Anne Mortimer was born at New Forest, Westmeath, one of her family's Irish estates, on 27 December 1390, the eldest of the four children of Roger Mortimer, 4th Earl of March, and Eleanor Holland. She had two brothers, Edmund Mortimer, 5th Earl of March, and Roger (born 23 April 1393, died c.1413), and a sister, Eleanor, who married Sir Edward de Courtenay (d. 5 December 1419), and had no issue.

Anne Mortimer's mother was the daughter of Thomas Holland, 2nd Earl of Kent, and Alice Arundel, the daughter of Richard de Arundel, 10th Earl of Arundel, and his second wife, Eleanor, daughter of Henry, 3rd Earl of Lancaster, grandson of King Henry III.

Anne Mortimer was thus a descendant of Henry III through her mother, and more importantly, a descendant of King Edward III through her grandparents, Edmund Mortimer, 3rd Earl of March, and Philippa Plantagenet, daughter of King Edward III's second surviving son, Lionel of Antwerp, 1st Duke of Clarence.

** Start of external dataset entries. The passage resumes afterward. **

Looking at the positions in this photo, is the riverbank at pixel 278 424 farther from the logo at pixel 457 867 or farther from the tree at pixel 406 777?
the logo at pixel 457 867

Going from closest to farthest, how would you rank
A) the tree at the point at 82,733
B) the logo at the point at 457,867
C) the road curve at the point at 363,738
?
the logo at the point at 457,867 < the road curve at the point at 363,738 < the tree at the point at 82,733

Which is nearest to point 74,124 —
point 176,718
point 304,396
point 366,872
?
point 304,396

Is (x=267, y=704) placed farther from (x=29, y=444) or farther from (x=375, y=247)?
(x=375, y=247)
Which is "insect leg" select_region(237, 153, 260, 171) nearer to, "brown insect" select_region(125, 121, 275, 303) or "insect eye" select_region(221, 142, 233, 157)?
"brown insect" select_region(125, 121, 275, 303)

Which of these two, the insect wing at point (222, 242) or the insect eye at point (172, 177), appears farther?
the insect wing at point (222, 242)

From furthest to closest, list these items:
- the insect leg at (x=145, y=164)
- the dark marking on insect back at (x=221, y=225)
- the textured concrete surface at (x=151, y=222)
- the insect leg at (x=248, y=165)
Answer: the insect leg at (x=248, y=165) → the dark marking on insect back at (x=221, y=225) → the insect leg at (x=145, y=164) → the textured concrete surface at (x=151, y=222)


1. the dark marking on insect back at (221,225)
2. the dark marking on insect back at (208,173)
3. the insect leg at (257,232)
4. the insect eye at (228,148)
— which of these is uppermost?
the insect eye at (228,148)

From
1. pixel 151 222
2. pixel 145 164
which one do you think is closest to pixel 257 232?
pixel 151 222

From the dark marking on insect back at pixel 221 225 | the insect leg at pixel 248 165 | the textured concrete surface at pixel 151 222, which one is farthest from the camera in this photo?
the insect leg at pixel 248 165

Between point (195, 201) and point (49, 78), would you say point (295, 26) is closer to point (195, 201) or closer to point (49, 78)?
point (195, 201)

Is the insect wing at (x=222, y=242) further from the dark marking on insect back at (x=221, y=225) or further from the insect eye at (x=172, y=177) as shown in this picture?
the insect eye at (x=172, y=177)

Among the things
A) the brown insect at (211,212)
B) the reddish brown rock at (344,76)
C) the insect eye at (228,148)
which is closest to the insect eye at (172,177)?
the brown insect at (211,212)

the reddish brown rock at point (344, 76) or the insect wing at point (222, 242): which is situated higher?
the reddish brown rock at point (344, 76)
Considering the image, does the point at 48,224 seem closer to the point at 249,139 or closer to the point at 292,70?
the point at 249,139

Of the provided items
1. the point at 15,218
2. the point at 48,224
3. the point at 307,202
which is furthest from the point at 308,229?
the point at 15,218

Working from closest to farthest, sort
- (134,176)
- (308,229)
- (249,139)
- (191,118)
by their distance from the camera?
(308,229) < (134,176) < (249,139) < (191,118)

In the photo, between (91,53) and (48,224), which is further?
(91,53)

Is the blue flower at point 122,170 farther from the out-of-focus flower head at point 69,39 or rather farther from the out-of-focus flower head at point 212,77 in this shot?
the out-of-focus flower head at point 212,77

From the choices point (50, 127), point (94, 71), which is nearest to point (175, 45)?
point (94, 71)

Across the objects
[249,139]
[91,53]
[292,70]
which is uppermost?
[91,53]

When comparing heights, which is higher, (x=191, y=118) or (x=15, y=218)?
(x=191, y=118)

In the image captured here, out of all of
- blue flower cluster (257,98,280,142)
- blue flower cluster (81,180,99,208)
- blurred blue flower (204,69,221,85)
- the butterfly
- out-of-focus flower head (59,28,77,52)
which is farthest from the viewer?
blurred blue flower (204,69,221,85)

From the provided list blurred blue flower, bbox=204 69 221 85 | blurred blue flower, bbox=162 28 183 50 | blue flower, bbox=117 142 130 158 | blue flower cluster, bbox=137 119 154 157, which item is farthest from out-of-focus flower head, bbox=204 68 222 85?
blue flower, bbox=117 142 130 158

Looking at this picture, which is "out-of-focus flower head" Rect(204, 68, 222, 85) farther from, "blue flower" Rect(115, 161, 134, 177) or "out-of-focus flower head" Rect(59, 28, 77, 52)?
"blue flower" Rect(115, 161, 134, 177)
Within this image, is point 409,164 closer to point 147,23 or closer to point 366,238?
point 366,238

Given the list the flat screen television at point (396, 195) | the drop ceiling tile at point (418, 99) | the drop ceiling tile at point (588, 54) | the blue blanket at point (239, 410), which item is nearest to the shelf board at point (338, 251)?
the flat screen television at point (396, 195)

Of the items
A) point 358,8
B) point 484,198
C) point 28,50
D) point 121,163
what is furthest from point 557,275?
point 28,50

Because King Richard II had no issue, Anne's father, Roger Mortimer, 4th Earl of March, was heir presumptive during his lifetime, and at his death in Ireland on 20 July 1398 his claim to the crown passed to his eldest son, Edmund.

On 30 September 1399, the fortunes of Anne Mortimer and her brothers and sister changed entirely. Richard II was deposed by the Lancastrians led by Henry Bolingbroke, who became King Henry IV and had his own son, the future King Henry V, recognized as heir apparent at his first Parliament. Anne's brothers, Edmund and Roger, were kept in custody by the new King at Windsor and Berkhampstead castles, but were treated honourably, and for part of the time brought up with the King's own children, John and Philippa.

According to Griffiths, Edmund Mortimer's sisters, Anne and Eleanor, who were in the care of their mother until her death in 1405, were not well treated by Henry IV, and were described as 'destitute' after her death.